» Exercise brief
Could you restate word for word every line from the one containing "phylum: Chordata" to the end of the records, and nothing else?
------------
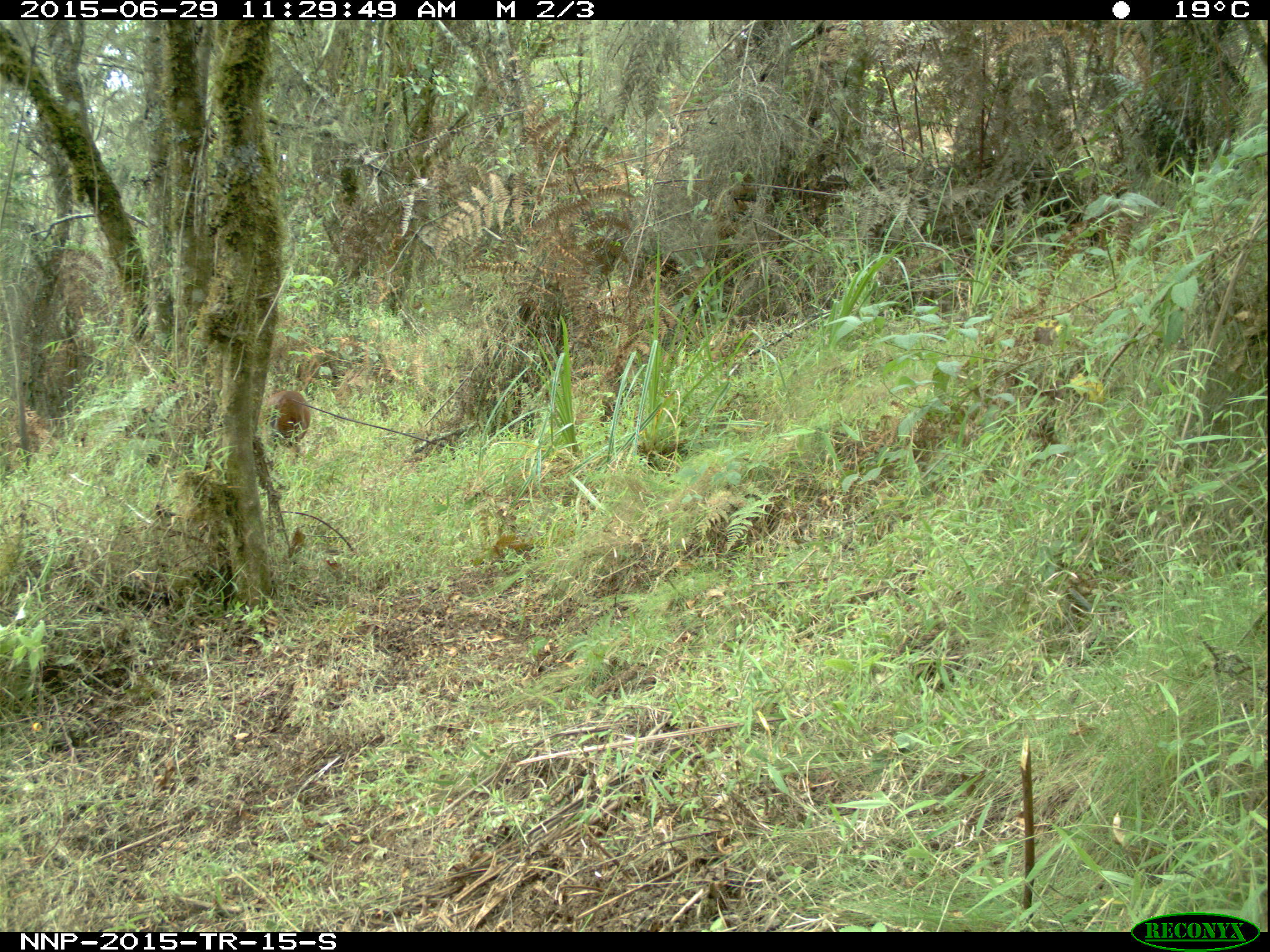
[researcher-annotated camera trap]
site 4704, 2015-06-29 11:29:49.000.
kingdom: Animalia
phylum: Chordata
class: Mammalia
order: Artiodactyla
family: Bovidae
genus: Cephalophus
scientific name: Cephalophus nigrifrons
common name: black-fronted duiker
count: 1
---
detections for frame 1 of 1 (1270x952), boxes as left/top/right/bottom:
------------
» Solution
phylum: Chordata
class: Mammalia
order: Artiodactyla
family: Bovidae
genus: Cephalophus
scientific name: Cephalophus nigrifrons
common name: black-fronted duiker
count: 1
---
detections for frame 1 of 1 (1270x952), boxes as left/top/right/bottom:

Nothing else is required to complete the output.